LATE November, 2019 in downtown Eau Claire, Wisconsin and lines of well-wrapped people snake through the cold night, stretching from the Masonic Ballroom on Graham Avenue to the Unitarian Universalist Chapel on Farwell Street. This is Eaux Claires Hiver, an event that hovers somewhere between a festival and an artistic residency. Musicians and artists have spent several days experimenting and working with one another and are now presenting their collaborations to small audiences in intimate locations across the town. The event’s curators, Bon Iver’s Justin Vernon and The National’s Aaron Dessner, have stood on the Ballroom stage and welcomed us. There have been sets by Jon Hopkins and Shahzad Ismaily and a Q&A with Ani DiFranco. Later, there will be a tribute to Prince. On the third night, meanwhile, Big Red Machine take over the main hall at the Pablo Center – a large, modern arts building on the Chippewa River. The band, made up of Vernon and Dessner, play as if they are not so much performing as deep in conversation with one another. This is not a set of crowd-pleasers – only one track appeared on the band’s first album. The rest are new works, semi-formed, their edges still sketchy and blurred. Still, the audience is rapt.

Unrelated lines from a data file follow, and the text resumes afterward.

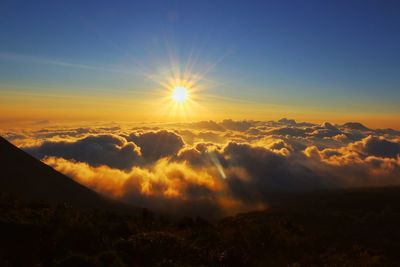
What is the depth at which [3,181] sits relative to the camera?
6912cm

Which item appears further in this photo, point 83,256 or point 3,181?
point 3,181

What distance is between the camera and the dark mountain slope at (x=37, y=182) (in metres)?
71.6

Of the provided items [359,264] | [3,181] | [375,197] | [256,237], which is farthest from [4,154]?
[375,197]

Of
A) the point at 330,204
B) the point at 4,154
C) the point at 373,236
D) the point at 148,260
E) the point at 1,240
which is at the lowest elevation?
the point at 330,204

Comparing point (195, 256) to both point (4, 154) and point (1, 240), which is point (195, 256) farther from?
point (4, 154)

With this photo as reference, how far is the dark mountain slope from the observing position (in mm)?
71625

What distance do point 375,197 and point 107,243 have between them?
180m

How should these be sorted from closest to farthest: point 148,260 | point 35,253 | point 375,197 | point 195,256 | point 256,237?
point 35,253, point 148,260, point 195,256, point 256,237, point 375,197

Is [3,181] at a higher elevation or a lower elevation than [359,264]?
lower

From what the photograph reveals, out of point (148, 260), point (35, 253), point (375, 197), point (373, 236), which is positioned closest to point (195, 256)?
point (148, 260)

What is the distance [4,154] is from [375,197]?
15923 cm

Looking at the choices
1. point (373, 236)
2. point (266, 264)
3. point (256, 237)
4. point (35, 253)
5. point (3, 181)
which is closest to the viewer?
→ point (35, 253)

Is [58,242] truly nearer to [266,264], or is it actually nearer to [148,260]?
[148,260]

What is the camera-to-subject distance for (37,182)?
77875 millimetres
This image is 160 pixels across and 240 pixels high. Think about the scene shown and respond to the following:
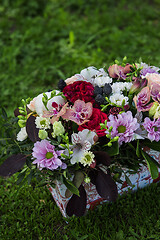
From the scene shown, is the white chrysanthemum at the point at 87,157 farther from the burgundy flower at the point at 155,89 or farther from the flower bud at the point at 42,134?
the burgundy flower at the point at 155,89

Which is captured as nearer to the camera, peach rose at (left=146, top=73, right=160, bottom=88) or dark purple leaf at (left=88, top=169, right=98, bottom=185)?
dark purple leaf at (left=88, top=169, right=98, bottom=185)

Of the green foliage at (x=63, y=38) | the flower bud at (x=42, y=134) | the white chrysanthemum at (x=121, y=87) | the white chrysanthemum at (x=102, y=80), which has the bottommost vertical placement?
the green foliage at (x=63, y=38)

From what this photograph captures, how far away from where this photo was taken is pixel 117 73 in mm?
1774

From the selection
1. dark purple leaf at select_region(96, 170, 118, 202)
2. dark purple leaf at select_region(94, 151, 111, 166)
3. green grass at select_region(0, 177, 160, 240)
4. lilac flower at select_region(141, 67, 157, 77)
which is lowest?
green grass at select_region(0, 177, 160, 240)

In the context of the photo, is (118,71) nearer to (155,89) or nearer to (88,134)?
(155,89)

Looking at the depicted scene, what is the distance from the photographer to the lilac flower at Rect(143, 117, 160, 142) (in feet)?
4.82

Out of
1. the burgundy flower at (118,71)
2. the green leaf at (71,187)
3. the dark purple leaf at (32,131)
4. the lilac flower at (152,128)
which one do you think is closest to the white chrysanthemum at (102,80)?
the burgundy flower at (118,71)

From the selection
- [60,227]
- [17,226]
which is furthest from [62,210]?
[17,226]

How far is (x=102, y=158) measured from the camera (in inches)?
57.2

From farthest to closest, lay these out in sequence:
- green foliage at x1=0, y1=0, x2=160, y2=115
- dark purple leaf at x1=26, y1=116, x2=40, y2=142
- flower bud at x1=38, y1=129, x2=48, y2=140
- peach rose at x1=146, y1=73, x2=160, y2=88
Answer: green foliage at x1=0, y1=0, x2=160, y2=115 < peach rose at x1=146, y1=73, x2=160, y2=88 < dark purple leaf at x1=26, y1=116, x2=40, y2=142 < flower bud at x1=38, y1=129, x2=48, y2=140

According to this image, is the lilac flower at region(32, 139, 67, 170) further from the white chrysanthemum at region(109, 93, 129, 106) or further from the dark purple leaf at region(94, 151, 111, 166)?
the white chrysanthemum at region(109, 93, 129, 106)

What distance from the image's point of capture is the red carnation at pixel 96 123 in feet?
4.79

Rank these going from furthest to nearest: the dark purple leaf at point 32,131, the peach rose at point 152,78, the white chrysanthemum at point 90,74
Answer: the white chrysanthemum at point 90,74 < the peach rose at point 152,78 < the dark purple leaf at point 32,131

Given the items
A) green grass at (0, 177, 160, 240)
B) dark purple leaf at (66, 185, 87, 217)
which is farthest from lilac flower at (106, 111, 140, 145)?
green grass at (0, 177, 160, 240)
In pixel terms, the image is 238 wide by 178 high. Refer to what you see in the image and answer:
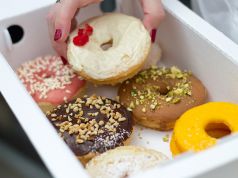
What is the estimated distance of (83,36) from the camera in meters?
0.98

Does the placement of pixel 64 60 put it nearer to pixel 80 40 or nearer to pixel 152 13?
pixel 80 40

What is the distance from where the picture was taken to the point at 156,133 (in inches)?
38.6

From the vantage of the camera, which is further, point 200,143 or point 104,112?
point 104,112

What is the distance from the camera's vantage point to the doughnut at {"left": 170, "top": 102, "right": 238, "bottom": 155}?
0.83 m

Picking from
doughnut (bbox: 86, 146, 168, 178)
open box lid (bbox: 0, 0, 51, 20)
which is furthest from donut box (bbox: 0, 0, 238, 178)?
doughnut (bbox: 86, 146, 168, 178)

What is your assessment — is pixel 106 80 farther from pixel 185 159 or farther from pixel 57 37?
pixel 185 159

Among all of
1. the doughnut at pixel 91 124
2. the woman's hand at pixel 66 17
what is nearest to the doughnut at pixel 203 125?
the doughnut at pixel 91 124

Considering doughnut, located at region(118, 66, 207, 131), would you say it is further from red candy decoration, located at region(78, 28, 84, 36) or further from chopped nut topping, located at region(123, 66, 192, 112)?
red candy decoration, located at region(78, 28, 84, 36)

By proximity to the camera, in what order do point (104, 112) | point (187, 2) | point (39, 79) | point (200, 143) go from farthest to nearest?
point (187, 2), point (39, 79), point (104, 112), point (200, 143)

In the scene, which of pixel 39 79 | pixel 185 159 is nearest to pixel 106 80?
pixel 39 79

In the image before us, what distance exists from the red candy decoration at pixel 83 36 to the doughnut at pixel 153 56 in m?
0.15

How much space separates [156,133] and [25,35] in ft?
1.19

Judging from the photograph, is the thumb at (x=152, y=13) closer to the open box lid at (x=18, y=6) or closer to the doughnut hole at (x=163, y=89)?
the doughnut hole at (x=163, y=89)

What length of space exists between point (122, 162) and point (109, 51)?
0.80 feet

Next month, many of those songs appear, fully fledged, on Big Red Machine’s second album, How Long Do You Think It’s Gonna Last?. It is an extraordinary record: contemplative, tender, strikingly vulnerable, pulling in collaborations with Fleet Foxes’ Robin Pecknold, Taylor Swift, Sharon Van Etten and Anaïs Mitchell among others. “I can’t think of another record like this, where it’s not really a band, but tons of lead singers,” says Vernon.

The album is the product of four years’ worth of recording sessions, live shows, dabblings, half-thoughts and conversations. “At some point, Justin and I got in the habit of getting together and bouncing off each other,” Dessner says, down the line from Long Pond – the studio in Upstate New York where he’s recorded everything from The National and , and where Big Red Machine songs are largely put together. “We were talking a lot about community and collaboration and the fabric of voices, about music that is meaningful. But we’ve never had a master plan. It’s kind of like we just kept making things.”